Riportiamo l’articolo apparso su “Roma sette” il 26 aprile che informa sulla presentazione della edizione critica delle lettere e del “Memoriale” di aldo Moro, scritti durante i 55 giorni della prigionia.

Larga partecipazione di pubblico ieri, 25 febbraio, alla presentazione del volume “Il memoriale Moro – edizione critica”, coordinata da Michele Di Sivo: la Sala Alessandrina dell’Archivio di Stato, che ospita tutta la documentazione, in particolare quella desecretata dal 2014, era piena, con molta gente in piedi, a dimostrazione dell’interesse che il “caso Moro” suscita ancora oggi alla vigilia del 42° anniversario del rapimento del presidente della Dc e della strage della sua scorta. Assenti perché impegnati nell’emergenza sanitaria del momento il ministro Franceschini e l’onorevole Fioroni, già presidente della Commissione d’inchiesta Moro. Un evento preceduto dall’esposizione di alcune pagine del memoriale e delle lettere dello statista e introdotto dalla lettura da parte dell’attore Fabrizio Gifuni, reduce dal successo della pièce “Con il vostro irridente silenzio” al Teatro Vascello, della lettera di Moro a Cossiga, la prima resa pubblica.

Un lavoro certosino, durato cinque anni, frutto della paziente ricostruzione di un team qualificato.
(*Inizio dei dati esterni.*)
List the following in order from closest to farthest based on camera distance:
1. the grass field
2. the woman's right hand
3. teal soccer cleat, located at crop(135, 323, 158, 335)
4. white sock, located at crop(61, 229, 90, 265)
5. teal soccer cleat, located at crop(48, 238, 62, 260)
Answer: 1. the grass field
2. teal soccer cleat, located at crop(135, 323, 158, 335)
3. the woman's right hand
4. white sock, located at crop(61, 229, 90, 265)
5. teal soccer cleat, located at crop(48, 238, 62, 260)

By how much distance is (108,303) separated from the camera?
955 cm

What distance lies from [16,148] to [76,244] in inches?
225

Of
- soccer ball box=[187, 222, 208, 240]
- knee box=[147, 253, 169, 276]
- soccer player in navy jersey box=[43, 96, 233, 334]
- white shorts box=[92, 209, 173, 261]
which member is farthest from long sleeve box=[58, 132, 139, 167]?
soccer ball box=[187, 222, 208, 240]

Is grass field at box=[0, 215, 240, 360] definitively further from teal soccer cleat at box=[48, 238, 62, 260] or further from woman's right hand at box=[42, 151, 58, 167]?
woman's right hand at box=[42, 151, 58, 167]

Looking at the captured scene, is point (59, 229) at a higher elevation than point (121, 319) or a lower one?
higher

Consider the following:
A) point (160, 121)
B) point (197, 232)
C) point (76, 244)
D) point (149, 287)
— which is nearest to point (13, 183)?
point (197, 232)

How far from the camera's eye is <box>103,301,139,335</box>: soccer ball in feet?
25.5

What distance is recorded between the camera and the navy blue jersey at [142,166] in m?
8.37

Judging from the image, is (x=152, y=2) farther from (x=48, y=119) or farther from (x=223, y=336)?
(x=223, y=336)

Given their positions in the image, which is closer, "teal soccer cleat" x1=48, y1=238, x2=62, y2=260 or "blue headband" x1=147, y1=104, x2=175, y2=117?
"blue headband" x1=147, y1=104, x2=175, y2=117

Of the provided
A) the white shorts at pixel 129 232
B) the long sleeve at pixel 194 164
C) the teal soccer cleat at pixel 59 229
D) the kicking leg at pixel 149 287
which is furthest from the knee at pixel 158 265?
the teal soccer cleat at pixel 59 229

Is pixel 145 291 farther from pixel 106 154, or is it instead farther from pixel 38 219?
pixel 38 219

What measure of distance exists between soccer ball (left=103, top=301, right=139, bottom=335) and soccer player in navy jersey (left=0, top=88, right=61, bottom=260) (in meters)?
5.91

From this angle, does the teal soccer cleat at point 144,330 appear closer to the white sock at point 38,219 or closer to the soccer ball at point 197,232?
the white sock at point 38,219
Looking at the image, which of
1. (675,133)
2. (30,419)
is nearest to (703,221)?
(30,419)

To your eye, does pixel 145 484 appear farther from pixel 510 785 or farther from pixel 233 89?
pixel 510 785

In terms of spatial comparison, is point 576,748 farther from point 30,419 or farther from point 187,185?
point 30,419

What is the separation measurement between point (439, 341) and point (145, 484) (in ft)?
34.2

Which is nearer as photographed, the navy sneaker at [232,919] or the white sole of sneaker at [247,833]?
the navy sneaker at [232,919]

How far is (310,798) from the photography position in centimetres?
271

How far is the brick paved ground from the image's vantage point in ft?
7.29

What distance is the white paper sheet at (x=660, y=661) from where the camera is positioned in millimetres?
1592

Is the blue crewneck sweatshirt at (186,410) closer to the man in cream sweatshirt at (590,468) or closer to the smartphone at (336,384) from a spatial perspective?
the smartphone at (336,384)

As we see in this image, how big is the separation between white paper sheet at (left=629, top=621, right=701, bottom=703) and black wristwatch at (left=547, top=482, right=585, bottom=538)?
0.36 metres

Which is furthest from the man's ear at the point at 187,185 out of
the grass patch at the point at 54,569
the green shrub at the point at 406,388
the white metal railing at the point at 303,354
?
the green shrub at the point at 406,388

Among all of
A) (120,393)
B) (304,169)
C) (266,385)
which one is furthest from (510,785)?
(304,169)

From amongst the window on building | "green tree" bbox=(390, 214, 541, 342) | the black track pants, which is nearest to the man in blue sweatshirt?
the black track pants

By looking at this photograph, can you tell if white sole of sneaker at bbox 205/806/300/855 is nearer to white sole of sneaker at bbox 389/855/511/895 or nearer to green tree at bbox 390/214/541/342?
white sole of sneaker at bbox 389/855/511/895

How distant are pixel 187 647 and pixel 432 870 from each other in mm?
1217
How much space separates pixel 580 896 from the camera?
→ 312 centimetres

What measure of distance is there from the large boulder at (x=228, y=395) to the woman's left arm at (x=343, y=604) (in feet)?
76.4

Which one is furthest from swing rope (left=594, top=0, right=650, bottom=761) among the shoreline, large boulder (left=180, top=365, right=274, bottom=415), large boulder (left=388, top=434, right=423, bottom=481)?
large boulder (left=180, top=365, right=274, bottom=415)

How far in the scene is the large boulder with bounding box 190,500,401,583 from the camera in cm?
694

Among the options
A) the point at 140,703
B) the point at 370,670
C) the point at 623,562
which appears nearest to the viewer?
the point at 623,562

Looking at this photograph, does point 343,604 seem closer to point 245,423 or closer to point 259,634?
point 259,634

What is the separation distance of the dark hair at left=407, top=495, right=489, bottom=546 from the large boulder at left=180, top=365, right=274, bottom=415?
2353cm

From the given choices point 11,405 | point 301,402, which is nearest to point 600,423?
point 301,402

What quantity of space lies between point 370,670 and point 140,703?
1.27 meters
Un lavoro, come ha ricordato Di Sivo, «di analisi, grafologia, esegesi». Un libro, ha affermato il direttore dell’Espresso Marco Damilano, «di grande rigore scientifico. Qualcosa che dovrebbe essere studiato nelle scuole. Oggi lettere e testi liberati dal quel doloroso episodio possono restituire Moro alla storia del Paese». Di Sivo ha sottolineato che l’edizione critica del memoriale (non delle lettere) ha significato non solo rimettere in ordine le 237 pagine ma un lavoro ben più approfondito. Si è ricostruito come le Br hanno messo in sequenza le pagine ritrovate nel covo di via Monte Nevoso in due momenti distinti «ma non bastava. Bisognava ricostruire il modo in cui Moro le aveva scritte, perché significava rimettere insieme i frammenti. Per me – ha spiegato Di Sivo – è stato sorprendente come siamo arrivati a questo ordine che diventa un flusso logico, razionale, di pensiero continuo e coerente». Questa ricostruzione «ha consentito di capire il modo di ragionare di Moro e cosa significava una frase criptica: nella lettera a Cossiga dice di essere sottoposto a un processo popolare che può essere opportunamente graduato. Ci ho messo cinque anni per capirla. In quelle condizioni solo l’inquisitore può graduare. E dunque processo graduato da chi? Si capisce che Moro gradua le sue risposte fino all’esplosione finale. Moro sta dicendo “sono sotto un dominio pieno e incontrollato ma posso graduare questo processo. Lo posso fare io. Attenti”». Una «sequenza drammatica» considerando che Moro continua a scrivere dopo la condanna, decisa il 15 aprile, fino al 2 maggio.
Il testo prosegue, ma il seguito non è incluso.